One other such scenario would be to quarantine a non-critical host, such as a redundant HMI, found to be infected with ransomware. Another aspect of how I see gradual adoption is in how OT users will want the option to manually accept or reject a proposed threat response. This isn’t a fully automated approach, but is likely a necessary intermediate step toward proving full automation. Integrators developing these systems will be wise to develop user interfaces and workflows to support this semi-automated approach.
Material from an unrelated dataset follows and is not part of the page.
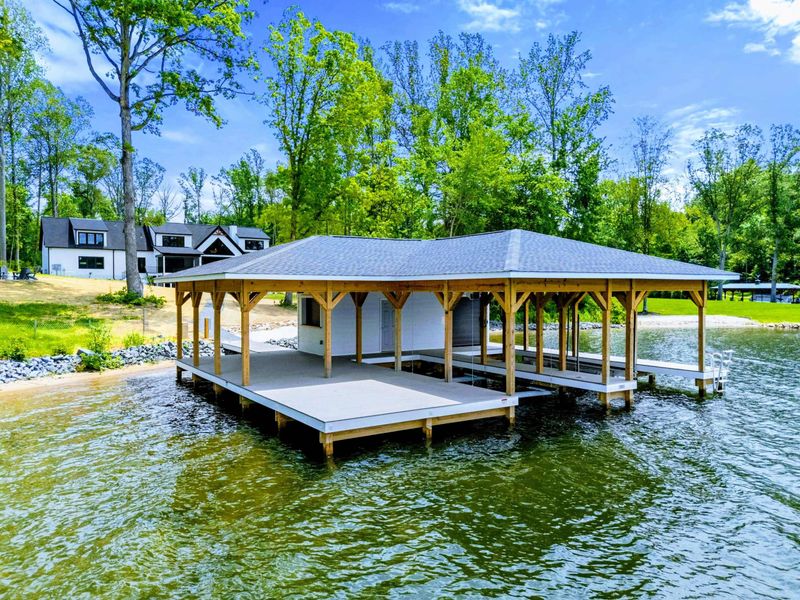 Boat Dock - A covered waterfront setup with timber framing that makes boating, lounging, and sunset watching feel effortless.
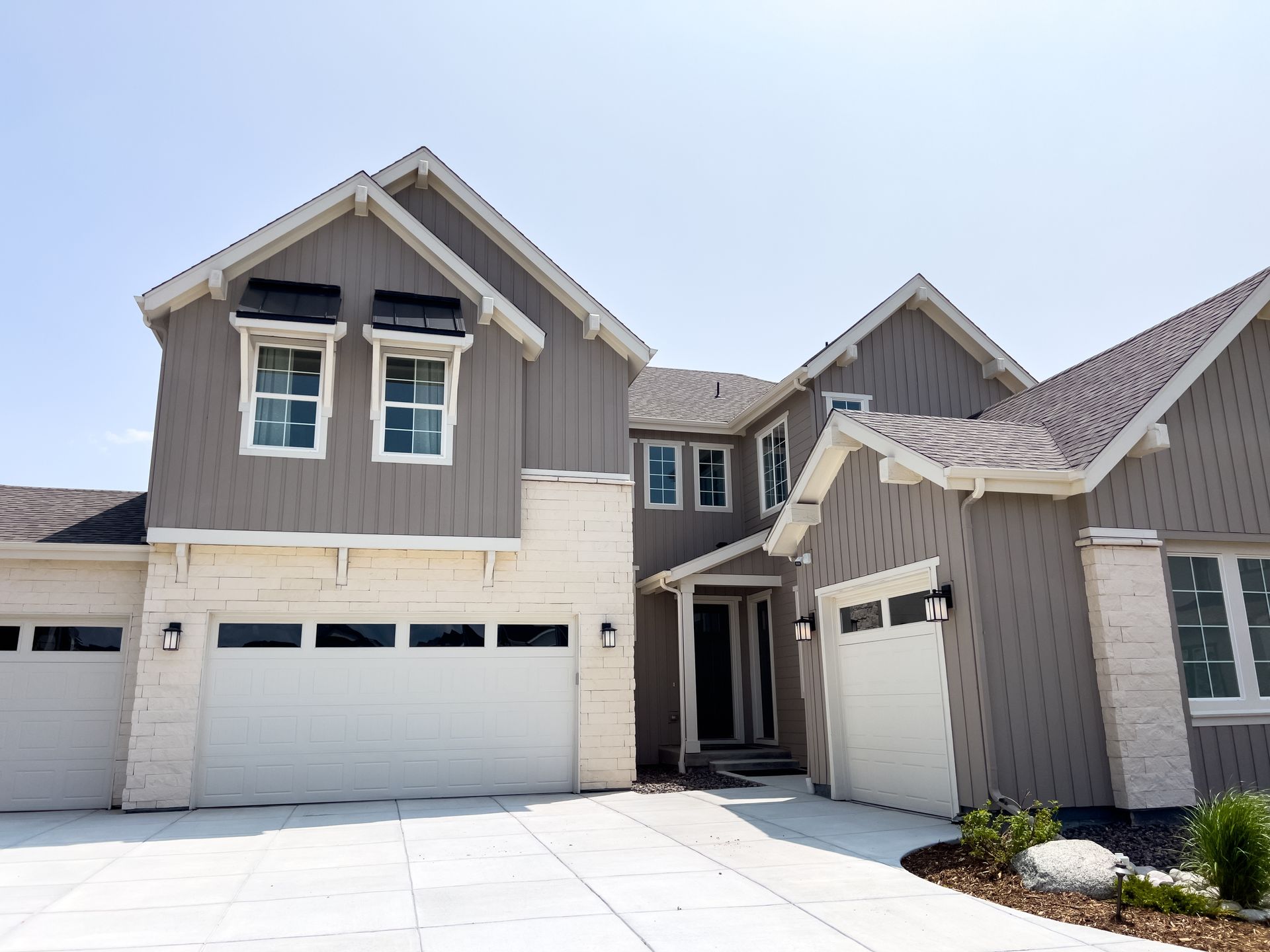 Modern two-story townhouse exterior with beige siding, white garage doors, and snow-covered driveway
Palo Alto Networks Enables Automated Response
In anticipation of this growing use case, Palo Alto Networks has been engaged closely with the ATR ecosystem, customers and industry organizations to put in place the integration required to facilitate the adoption. A key enabler for the integration and automation is our powerful application programming interface, which makes interacting with sensors, SIEMs and other system elements very easy. Furthermore, the flexibility and granularity of the controls that could be automatically implemented are immense. Specifically, for OT environment, users can apply the App-ID we have for ICS to implement protocol-level responses down to functional commands; for example, to the DNP3 operate command mentioned earlier. Couple that with User-ID for role-based access, Content-ID for control over payloads/threats and, of course, more basic controls based on IP and port, and here you have a very flexible ATR platform that can accommodate a range of response templates, which could be tied to an organizations risk tolerance. A hazard and operability study (HAZOP) may be something organizations do to determine the appropriate ATR for certain scenarios where more conservative responses, which may include redundant systems, would be applied to processes/operations.
Whether it is in 2018 or later that our users decide to implement ATR in OT, they will be happy to know we have the capabilities in place, and the ecosystem to support their initiatives.